Letter: Wear a white poppy for peace

Readers consider a white poppy to convey the message of peace.

Remembrance Day is approaching and once again, I find myself conflicted about wearing a poppy.

To me, the poppy has always said, “Never Again,” and commemorated the fact that humanity had learned the lesson of the futility and fruitlessness of warfare on Armistice Day, 1918.

But now I ask myself, “did that war ever stop?”It seems the world has been at war pretty well every day ever since. I read that Canada has spent close to $1 billion moving our troops (who began as “peacekeepers,” but ended as warriors) back from one small section of the Mideast wars for oil and Israel, that of the Afghanistan

Theatre. What the cost was for that ill-advised adventure will likely never be admitted, but the pointlessness of sustaining this loss is obvious—the cost benefit ratio was about infinity to zip!

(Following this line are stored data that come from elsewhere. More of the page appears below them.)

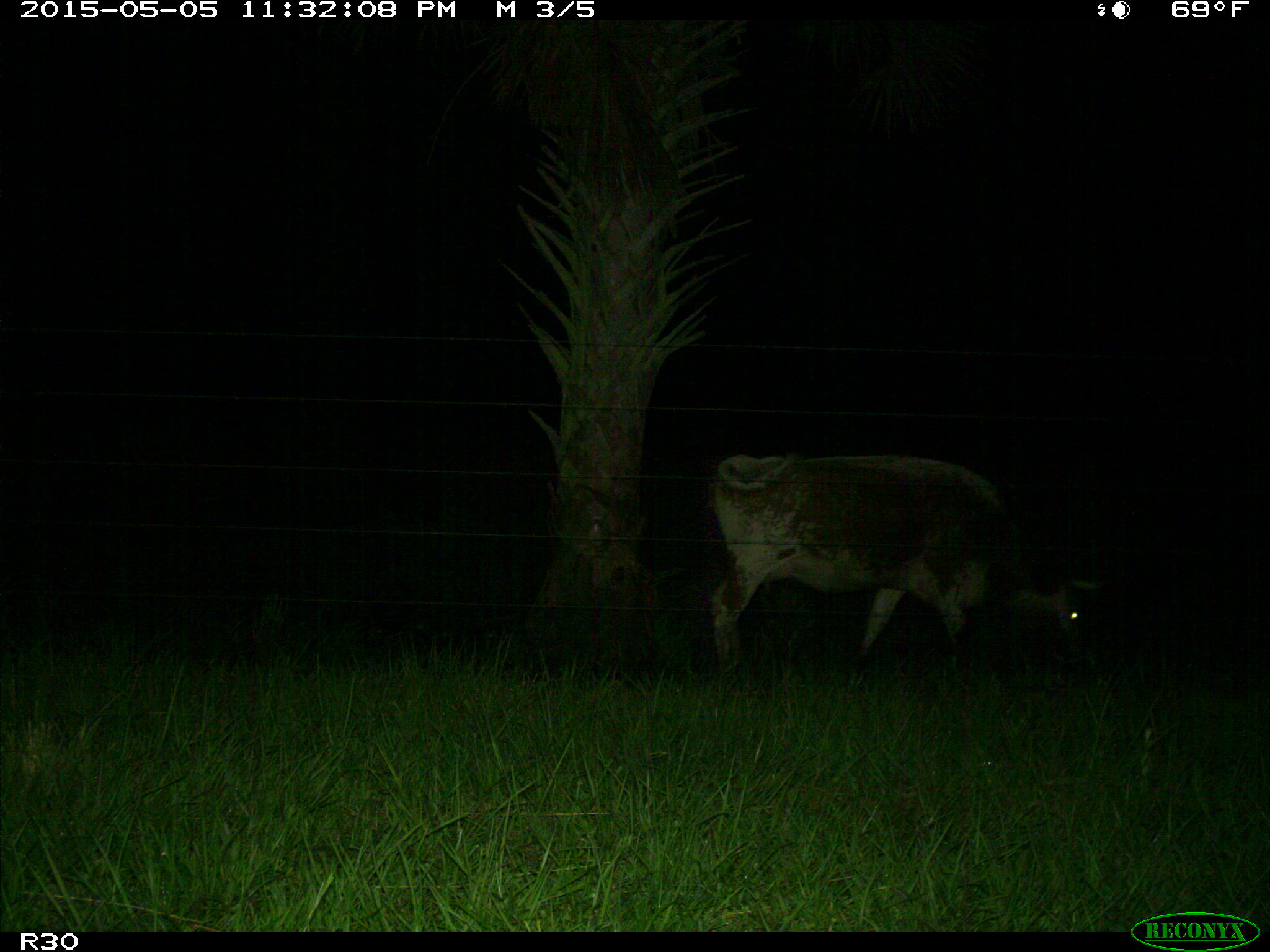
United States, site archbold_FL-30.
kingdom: Animalia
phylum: Chordata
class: Mammalia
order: Artiodactyla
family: Bovidae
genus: Bos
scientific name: Bos taurus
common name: domestic cow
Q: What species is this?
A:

And now we’re at it again, meddling once more in the Middle East, solving problems into which we haven’t been invited, by readying to drop bombs on civilians the drivers of our multi-million dollar deliver platforms will never even see!

This puts me into conflict about wearing the poppy. I wear it every year but I fear that to many it says, “Yay, war!” The TV will show columns of gung-ho cadets, reservists, and regular troops parading about with much pomp and ceremony to stirring music, displaying their tools of war.

Having been a part of such celebrations, as a cadet and reservist, I wondered how my statement, poppy and all, was being interpreted. Was I rooting for more war, or attending a sad funeral, one both for the sucked-in uniformed victims of the fallacy that peace comes from the barrel of a gun (or from under the wing of a CF-18!) and for the proportionately, many more victims of this sick thinking; the millions of innocent civilians murdered in the name of “peace”?

So I was gratified to learn of the White Poppy Movement.The alternative, or complementary, white poppy is the symbol of a worldwide “project (which) challenges the beliefs, values and institutions that make war inevitable, and presents an alternative view of security and how to achieve it without violence.”

At last! A poppy I can fully believe in! This year, as last, they’re being offered in a few cafés and stores here in Grand Forks, but this year, I’m happy to say, there will be more available. I’d like to suggest to your readers that they consider a white poppy to convey the message of peace.